Par conséquent, la féministe « modérée » est condamnée à élever de vaines protestations lorsque les impératifs de l’antiracisme commandent de ne pas voir ce que nous voyons, comme à Cologne, et à reconnaitre finalement, à contrecoeur, que tout cela pourra s’arranger avec plus d’éducation à la « citoyenneté » et au « respect. » Bref, le féminisme « modéré » est condamné à accompagner le désastre tout en le déplorant.
On a connu des positions plus confortables.
Toutefois, il est aussi possible, bien que peu probable, que la pression des événements et l’évidence du danger grandissant amènent les féministes « modérées » les plus intelligentes à réexaminer leurs positions, et à rompre avec le féminisme contemporain, qui, lentement mais sûrement, est en train de se transformer en complice de l’oppression bien réelle des femmes musulmanes, en attendant de donner sa bénédiction à l’oppression qui atteindra toutes les femmes d’Europe au fur et à mesure que les mœurs arabo-musulmanes gagneront du terrain.
Si cela était le cas, l’immigration de masse qui afflige l’Europe, et qui est si désastreuse par ailleurs, aurait été l’origine d’un grand bien, et nous aidant à sortir de l’utopie destructrice de la société sexuellement neutre.
Nous avons grand besoin de retrouver des rapports entre les sexes qui soient appuyés sur des principes plus raisonnables que ceux que nous professons actuellement.

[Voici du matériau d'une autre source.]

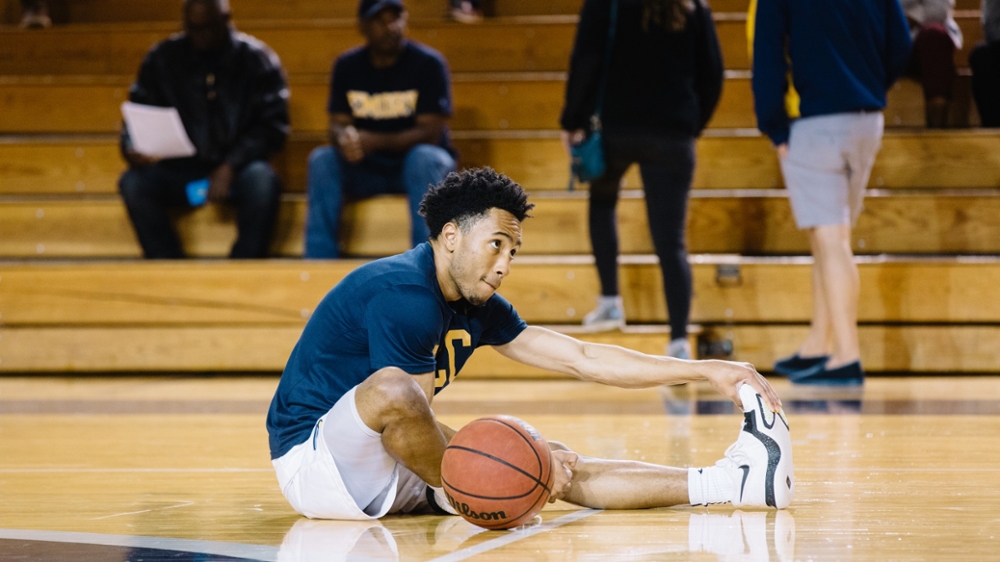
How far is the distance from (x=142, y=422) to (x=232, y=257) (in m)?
1.93

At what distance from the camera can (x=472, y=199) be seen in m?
2.45

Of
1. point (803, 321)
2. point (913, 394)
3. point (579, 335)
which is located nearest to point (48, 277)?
Answer: point (579, 335)

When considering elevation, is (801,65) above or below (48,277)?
above

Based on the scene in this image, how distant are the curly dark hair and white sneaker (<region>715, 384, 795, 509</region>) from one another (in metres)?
0.65

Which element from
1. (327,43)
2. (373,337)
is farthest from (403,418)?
(327,43)

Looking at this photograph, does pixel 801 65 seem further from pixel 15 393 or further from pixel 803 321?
pixel 15 393

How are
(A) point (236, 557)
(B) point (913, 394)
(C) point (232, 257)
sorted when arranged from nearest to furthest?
(A) point (236, 557), (B) point (913, 394), (C) point (232, 257)

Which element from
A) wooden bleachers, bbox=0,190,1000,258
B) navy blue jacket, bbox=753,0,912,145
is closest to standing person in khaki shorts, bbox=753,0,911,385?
navy blue jacket, bbox=753,0,912,145

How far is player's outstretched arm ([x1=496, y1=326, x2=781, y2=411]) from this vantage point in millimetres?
2473

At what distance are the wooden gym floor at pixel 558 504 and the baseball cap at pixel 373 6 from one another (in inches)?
79.8

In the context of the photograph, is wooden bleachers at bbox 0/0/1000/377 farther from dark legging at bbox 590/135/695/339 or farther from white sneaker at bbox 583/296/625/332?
dark legging at bbox 590/135/695/339

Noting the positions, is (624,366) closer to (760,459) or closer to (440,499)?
(760,459)

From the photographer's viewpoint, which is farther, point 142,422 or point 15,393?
point 15,393

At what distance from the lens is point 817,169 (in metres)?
4.82
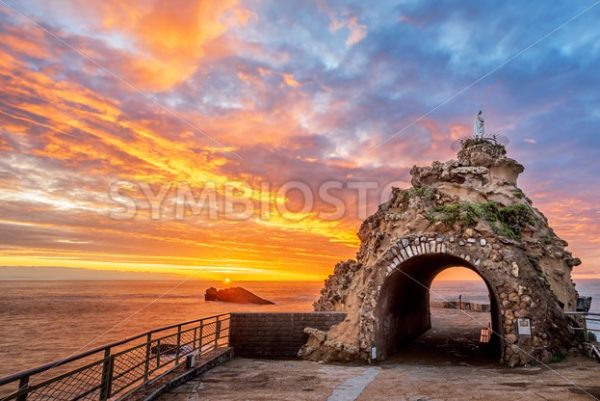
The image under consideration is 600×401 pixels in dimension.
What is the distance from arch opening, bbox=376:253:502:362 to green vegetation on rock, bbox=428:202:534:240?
156 cm

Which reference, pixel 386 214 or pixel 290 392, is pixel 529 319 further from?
pixel 290 392

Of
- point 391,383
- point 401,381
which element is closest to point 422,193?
point 401,381

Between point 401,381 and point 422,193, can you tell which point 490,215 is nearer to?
point 422,193

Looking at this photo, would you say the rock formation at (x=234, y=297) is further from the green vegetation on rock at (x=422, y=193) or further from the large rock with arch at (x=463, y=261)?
the green vegetation on rock at (x=422, y=193)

Peut-être la misogynie et la brutalité des mœurs arabo-musulmanes pourra t-elle y contribuer, paradoxalement. Il y a des exemples dans l’histoire, plus nombreux qu’on ne pense, où un bien sort d’un mal, et même d’un très grand mal. Ce qui ne diminue pas le mal, ni ne l’excuse, mais du moins permet de continuer à espérer que tout ne va pas systématiquement vers le pire.